Fever, headache, sore throat, congestion (of the nasal not the traffic kind)–it all sounds so easy. Having experienced the early symptoms of the flu when the Antiplanner was still in St. Louis on Saturday, then getting hit particularly hard on Sunday, I can testify that the flu is no picnic. So I have to wonder: should I have gotten a flu vaccine earlier this season?

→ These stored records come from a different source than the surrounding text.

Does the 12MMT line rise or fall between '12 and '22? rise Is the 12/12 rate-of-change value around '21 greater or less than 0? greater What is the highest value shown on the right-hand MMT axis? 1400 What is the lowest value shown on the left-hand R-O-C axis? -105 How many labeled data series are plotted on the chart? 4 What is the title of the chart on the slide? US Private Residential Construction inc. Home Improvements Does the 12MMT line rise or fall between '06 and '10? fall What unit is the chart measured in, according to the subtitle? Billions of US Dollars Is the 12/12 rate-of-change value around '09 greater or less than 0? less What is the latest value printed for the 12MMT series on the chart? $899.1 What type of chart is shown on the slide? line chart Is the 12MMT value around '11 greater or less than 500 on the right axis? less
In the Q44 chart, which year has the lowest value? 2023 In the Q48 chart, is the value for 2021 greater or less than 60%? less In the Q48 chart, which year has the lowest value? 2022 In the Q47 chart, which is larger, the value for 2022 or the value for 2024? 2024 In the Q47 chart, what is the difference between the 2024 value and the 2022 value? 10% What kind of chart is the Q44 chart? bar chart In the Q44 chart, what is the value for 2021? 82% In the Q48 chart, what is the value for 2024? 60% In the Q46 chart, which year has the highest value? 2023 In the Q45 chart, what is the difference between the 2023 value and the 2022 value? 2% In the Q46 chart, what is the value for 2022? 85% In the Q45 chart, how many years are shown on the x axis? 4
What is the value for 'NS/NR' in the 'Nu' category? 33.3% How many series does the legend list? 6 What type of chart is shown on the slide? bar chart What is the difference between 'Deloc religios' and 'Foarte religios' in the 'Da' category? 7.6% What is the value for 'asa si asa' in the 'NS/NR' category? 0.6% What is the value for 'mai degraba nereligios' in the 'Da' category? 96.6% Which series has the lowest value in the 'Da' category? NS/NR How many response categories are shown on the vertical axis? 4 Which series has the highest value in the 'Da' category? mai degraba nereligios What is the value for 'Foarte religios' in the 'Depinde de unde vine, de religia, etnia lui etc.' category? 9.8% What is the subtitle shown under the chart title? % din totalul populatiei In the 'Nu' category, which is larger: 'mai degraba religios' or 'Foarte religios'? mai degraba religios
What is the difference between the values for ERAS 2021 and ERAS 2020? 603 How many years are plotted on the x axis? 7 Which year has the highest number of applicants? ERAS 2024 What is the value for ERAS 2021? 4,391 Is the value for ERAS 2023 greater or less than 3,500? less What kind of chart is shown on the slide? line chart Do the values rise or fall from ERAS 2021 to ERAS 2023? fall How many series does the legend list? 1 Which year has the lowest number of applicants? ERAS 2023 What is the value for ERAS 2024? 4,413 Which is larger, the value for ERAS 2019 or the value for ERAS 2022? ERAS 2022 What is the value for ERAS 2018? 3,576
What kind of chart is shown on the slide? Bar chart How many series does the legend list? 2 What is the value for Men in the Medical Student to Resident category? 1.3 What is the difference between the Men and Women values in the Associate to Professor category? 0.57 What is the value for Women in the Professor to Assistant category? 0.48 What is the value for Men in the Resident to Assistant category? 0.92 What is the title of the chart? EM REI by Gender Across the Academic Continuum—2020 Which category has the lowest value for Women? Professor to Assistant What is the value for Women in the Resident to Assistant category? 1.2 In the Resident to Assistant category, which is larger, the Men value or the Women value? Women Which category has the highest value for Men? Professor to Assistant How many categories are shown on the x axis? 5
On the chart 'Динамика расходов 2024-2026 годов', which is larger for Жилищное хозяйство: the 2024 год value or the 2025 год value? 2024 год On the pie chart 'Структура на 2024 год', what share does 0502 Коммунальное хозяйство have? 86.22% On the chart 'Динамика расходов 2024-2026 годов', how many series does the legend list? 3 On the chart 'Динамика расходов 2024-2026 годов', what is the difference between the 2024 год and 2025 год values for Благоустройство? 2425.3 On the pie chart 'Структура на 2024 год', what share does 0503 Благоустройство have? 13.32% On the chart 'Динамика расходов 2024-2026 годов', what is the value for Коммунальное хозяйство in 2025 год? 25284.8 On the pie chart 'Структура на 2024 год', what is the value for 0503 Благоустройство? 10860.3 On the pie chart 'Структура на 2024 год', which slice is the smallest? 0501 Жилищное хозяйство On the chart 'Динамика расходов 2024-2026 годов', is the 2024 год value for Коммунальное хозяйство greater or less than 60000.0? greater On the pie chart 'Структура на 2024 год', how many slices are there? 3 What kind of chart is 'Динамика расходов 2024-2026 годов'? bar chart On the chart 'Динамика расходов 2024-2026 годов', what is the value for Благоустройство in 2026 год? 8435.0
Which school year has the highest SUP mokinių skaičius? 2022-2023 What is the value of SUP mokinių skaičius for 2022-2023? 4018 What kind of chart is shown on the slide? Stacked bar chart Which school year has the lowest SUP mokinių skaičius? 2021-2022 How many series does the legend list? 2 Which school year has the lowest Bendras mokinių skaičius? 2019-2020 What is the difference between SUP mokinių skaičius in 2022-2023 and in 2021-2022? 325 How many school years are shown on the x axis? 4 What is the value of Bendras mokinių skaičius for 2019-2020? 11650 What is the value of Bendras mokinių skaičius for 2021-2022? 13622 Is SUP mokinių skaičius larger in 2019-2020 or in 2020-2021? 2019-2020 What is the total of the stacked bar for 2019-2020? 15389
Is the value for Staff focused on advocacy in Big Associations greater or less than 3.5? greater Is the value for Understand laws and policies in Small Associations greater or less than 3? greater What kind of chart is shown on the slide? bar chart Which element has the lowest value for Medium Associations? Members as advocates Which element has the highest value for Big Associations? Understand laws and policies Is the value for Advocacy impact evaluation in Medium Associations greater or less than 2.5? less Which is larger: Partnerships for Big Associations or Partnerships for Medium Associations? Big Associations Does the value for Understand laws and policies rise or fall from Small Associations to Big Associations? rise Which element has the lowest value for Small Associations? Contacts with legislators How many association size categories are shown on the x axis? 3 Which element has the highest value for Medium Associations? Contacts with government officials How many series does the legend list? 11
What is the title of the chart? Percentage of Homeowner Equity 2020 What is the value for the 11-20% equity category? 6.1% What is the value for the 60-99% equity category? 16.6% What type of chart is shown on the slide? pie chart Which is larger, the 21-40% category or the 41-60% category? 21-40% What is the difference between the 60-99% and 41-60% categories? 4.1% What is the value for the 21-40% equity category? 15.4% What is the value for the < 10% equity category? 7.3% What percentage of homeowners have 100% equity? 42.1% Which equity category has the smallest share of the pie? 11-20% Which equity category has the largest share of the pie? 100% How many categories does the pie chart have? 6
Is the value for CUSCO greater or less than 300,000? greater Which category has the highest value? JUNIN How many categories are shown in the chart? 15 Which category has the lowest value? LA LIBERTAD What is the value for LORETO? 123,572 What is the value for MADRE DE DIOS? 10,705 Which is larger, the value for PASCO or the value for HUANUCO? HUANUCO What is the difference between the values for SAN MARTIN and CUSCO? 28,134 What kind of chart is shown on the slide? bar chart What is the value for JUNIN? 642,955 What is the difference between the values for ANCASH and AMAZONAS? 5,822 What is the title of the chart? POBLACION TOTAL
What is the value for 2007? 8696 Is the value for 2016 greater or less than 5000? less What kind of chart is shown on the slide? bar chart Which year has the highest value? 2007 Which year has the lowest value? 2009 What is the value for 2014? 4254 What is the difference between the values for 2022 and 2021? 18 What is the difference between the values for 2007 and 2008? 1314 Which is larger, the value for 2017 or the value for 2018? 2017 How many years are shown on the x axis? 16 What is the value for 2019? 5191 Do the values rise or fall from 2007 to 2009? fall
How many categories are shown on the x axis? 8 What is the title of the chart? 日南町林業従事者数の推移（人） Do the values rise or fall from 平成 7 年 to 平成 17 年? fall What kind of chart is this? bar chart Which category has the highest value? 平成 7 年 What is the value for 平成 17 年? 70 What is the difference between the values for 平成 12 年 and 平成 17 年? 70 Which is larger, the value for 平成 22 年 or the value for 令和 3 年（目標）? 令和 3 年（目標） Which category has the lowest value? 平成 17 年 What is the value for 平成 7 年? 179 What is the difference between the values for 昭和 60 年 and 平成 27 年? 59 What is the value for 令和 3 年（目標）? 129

If the vaccine were certain to have prevented this bout of sickness, the answer is most likely “yes.” But the vaccine doesn’t protect against all strains of the flu–the chances of still getting the flu after getting the vaccine may be as high as 40 percent.
On the other hand, the vaccine has enough mercury in it that the State of Washington has had to suspend its legal limits in order to make the vaccine available. A 40 percent chance of still getting sick but a 100 percent chance of having a toxic chemical injected into your bloodstream doesn’t sound good.
The Centers for Disease Control, of course, says that the mercury is safe. However, they also seem to be more interested in interrupting the chain of infection than in protecting the health of any one individual. The needs of the many outweigh the needs of the one.
I feel bad if I infected anyone with the flu on my way home from St. Louis. But are we such a primitive society that we still inject people with mercury, an extremely toxic element for which there is limited treatment? Next flu season, I’ll see if my memory of this disease outweighs my worries about mercury toxicity.